Of course I’m not saying that they don’t want to win trophies, of course they do, and some footballers have made more money than they could ever spend so the desire to win silverware is higher than most. Ultimately though, most professionals won’t be in that category, and need to maximise their earnings while they can.

Those angry at the club, in this case Arsenal, need to understand that there is a difference between being a fan and being an owner of a club.

Fans have very different expectations for their club. They love their club, they want the club to beat their rivals, win competitions and sign big name players. They want the owner, or owners, to open the chequebook, make the big signings and meet the wage demands of the best players.

Owners meanwhile need to ensure that the club is run well on the business side of things, especially with the FIFA Financial Fairplay Regulations starting to come into effect soon. Clubs that aren’t run well off the field, such as Malaga and Rangers can potentially implode and end up in the bottom tier of football.

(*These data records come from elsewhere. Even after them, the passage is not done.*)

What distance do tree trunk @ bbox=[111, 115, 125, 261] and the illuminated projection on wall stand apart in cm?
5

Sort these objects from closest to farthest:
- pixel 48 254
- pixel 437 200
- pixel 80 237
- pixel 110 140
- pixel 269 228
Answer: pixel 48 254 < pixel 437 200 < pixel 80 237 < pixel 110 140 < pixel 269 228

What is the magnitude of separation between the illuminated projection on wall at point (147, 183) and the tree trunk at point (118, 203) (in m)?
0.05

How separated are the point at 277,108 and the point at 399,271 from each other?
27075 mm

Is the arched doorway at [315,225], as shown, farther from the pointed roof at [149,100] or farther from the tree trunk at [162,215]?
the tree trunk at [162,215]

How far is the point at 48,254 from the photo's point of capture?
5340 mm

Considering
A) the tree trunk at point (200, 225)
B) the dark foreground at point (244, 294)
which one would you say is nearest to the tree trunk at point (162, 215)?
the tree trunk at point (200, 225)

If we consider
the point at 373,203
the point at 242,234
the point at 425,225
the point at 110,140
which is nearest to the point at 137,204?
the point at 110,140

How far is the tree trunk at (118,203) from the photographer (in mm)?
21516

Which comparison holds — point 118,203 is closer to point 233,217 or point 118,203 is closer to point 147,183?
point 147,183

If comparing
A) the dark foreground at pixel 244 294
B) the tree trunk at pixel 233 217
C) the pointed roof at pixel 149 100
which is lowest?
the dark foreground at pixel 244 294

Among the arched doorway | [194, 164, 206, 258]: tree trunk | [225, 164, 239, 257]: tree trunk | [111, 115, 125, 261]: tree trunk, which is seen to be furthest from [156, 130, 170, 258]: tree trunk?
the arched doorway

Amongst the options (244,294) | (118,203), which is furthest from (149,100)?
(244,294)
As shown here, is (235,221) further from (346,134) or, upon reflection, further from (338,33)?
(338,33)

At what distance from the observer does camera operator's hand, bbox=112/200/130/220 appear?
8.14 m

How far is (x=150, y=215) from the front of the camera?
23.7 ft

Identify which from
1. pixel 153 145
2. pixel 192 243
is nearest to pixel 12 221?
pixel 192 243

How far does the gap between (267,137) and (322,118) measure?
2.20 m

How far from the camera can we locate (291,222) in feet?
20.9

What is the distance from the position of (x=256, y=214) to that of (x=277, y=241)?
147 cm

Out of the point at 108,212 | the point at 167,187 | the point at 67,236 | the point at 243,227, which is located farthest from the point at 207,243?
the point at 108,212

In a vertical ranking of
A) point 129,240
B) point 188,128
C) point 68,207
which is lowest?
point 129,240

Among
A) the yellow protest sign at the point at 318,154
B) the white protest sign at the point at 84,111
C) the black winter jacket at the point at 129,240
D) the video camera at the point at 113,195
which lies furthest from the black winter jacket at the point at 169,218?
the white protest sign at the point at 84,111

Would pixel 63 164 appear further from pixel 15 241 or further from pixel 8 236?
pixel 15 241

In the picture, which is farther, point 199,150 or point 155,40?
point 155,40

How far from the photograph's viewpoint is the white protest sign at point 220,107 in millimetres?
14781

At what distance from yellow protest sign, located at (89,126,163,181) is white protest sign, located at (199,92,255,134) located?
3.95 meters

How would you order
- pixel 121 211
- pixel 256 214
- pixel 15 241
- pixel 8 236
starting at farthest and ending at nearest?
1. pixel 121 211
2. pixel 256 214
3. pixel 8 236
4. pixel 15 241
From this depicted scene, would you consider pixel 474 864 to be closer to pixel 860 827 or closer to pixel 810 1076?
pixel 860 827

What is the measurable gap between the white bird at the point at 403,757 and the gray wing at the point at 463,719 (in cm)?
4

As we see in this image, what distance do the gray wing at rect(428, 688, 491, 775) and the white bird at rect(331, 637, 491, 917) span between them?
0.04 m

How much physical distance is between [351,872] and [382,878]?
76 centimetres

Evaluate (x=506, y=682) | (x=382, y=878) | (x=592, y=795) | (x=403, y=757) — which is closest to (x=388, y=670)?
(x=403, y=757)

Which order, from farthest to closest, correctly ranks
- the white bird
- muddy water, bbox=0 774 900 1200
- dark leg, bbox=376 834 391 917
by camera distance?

Additionally, most club owners, excluding some oligarchs and Middle-Eastern Sheikhs, are businessmen and owning a club is a business venture for them. I’m sure that even for those that can afford it, a cost benefit analysis has indicated that the cost of buying the players necessary to compete for a title is not a smart business decision.

The obvious conclusion is that modern football is a business, not just a game, and should be treated as such. Accordingly, fans should try and keep this in mind when their star player leaves for greener pastures. If anything, teams like Newcastle and Spurs have shown that shrewd dealings in the transfer window can build a side capable of getting close to the top of the table.